Foto: APA/EPA/Rumpenhorst

Buenos Aires - Selten wurden zwei Worte von Jacques Rogge mit derartiger Spannung erwartet. "Thomas" war das erste Wort, "Bach" war das zweite. Gesprochen hat sie Rogge am Dienstag in Buenos Aires, als es darum ging, seinen Nachfolger zu verkünden. Diese Rolle also fällt Thomas Bach zu, dem 59-jährigen deutschen Juristen, der seit 2000 schon Vizepräsident des Internationalen Olympischen Komitees war.

Bach, der sich gegen fünf Konkurrenten durchsetzte, ist zunächst für acht Jahre gewählt, der ersten Amtsperiode könnte eine zweite, allerdings nur vierjährige, folgen. Bach bedankte sich für "das überwältigende Vertrauen" und dankte auch seinen Mitbewerbern, er will ein "Präsident für alle sein" und "mit allen in Dialog treten".

Zumindest keine Geldprobleme

In einem Punkt kann Bach ganz beruhigt sein: Die Kasse ist prall gefüllt. In den vergangenen elf Jahren haben sich die Rücklagen des IOC auf 901 Millionen Dollar (684 Millionen Euro) verneunfacht. Sogar einen Ausfall Olympischer Spiele, Ursprung aller Reichtümer, könnte man verkraften, sagte der scheidende Präsident Jacques Rogge.

Doch diese Gefahr ist abstrakt. Der neue IOC-Boss steht vor anderen, greifbareren Herausforderungen: Sotschi 2014, neue Konkurrenz, das Programm, Bewerber-Knappheit, Doping und sonstiger Betrug sind nur einige davon.

Sotschi als Risiko

Rogges größtes Fiasko waren die Sommerspiele in Peking 2008, als der Belgier Internetzensur und Missbrauch durch die chinesischen Gastgeber hinnehmen musste.
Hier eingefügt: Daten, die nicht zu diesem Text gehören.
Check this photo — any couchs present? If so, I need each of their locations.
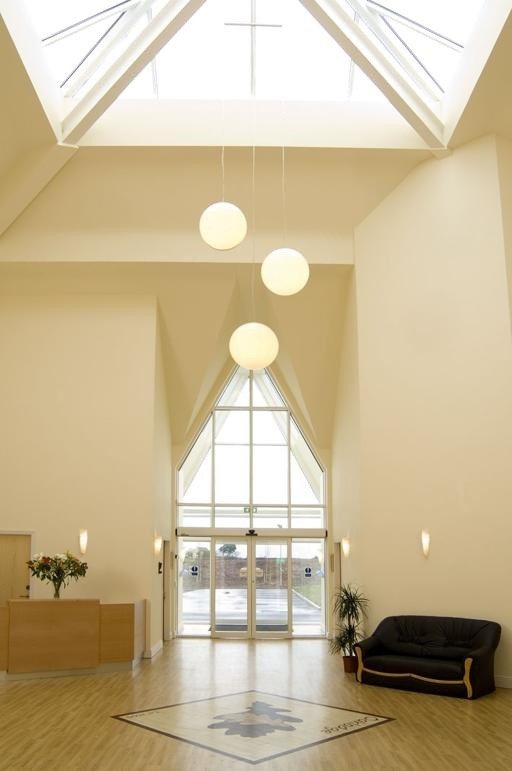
[351,615,502,700]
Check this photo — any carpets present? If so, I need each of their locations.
[105,688,396,769]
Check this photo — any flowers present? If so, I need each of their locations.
[23,550,88,583]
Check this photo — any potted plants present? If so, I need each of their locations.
[327,583,370,672]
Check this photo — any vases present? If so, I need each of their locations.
[54,579,60,598]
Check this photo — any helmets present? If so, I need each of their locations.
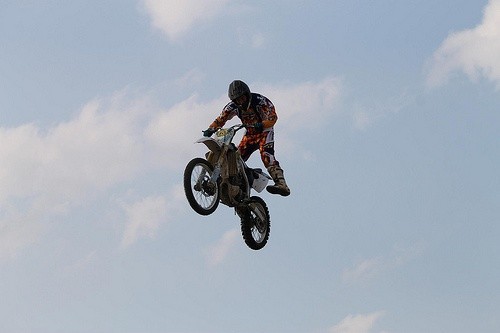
[228,80,251,108]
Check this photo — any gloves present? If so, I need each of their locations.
[253,122,263,133]
[203,129,211,137]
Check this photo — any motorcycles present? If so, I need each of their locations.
[183,123,271,250]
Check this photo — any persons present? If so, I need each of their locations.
[202,80,292,197]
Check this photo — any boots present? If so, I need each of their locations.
[267,164,290,196]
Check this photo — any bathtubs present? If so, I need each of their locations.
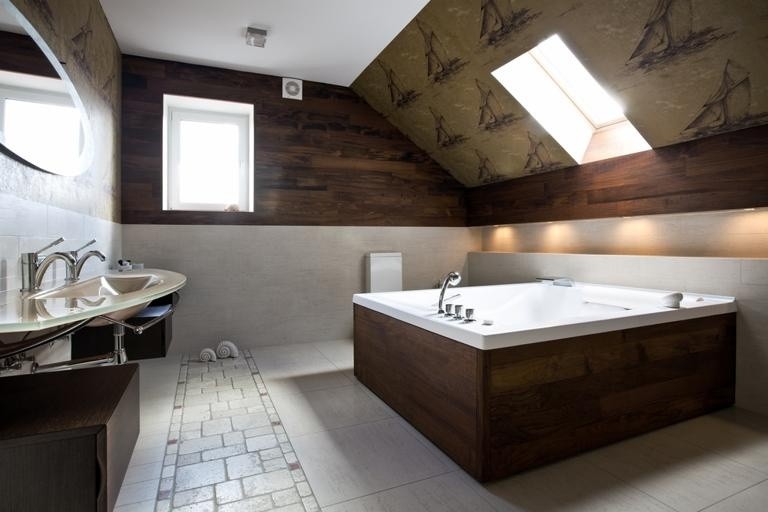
[352,282,738,489]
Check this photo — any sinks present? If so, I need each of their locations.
[27,269,187,327]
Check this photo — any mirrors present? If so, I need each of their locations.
[0,1,95,177]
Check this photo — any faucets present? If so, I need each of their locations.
[434,291,463,309]
[79,297,106,306]
[35,300,57,318]
[36,253,76,287]
[75,251,106,283]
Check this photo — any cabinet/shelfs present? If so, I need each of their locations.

Und was Peking für Rogge war, könnte Sotschi für Bach werden. Mögliche Proteste gegen das umstrittene Anti-Homosexuellen-Gesetz und damit verbundene Auswirkungen auf die Geberlaune der Sponsoren machten die IOC-Mitglieder schon in Buenos Aires als Risiko aus. "Das könnte viel kaputt machen", sagte der aus seinem Amt scheidende IOC-Marketingchef Gerhard Heiberg. Die russischen Organisatoren versichern seit Tagen, Wladimir Putins "Gesetz gegen homosexuelle Propaganda" würde die Spiele "nicht beeinflussen". Eine gewagte Prognose.

Olympische Sorgen

Das Dopingproblem ist allgegenwärtig, auch wenn das IOC gerne auf Fortschritte verweist. Eine Studie der Welt-Anti-Doping-Agentur (Wada), derzufolge 29 Prozent der Teilnehmer an der Leichtathletik-WM 2011 in einer anonymen Umfrage zugegeben haben, im Vorfeld gedopt zu haben, ist noch immer nicht offiziell bestätigt. Die New York Times hatte davon berichtet. Die Zahlen decken sich mit dem, was Experten seit Jahren annehmen.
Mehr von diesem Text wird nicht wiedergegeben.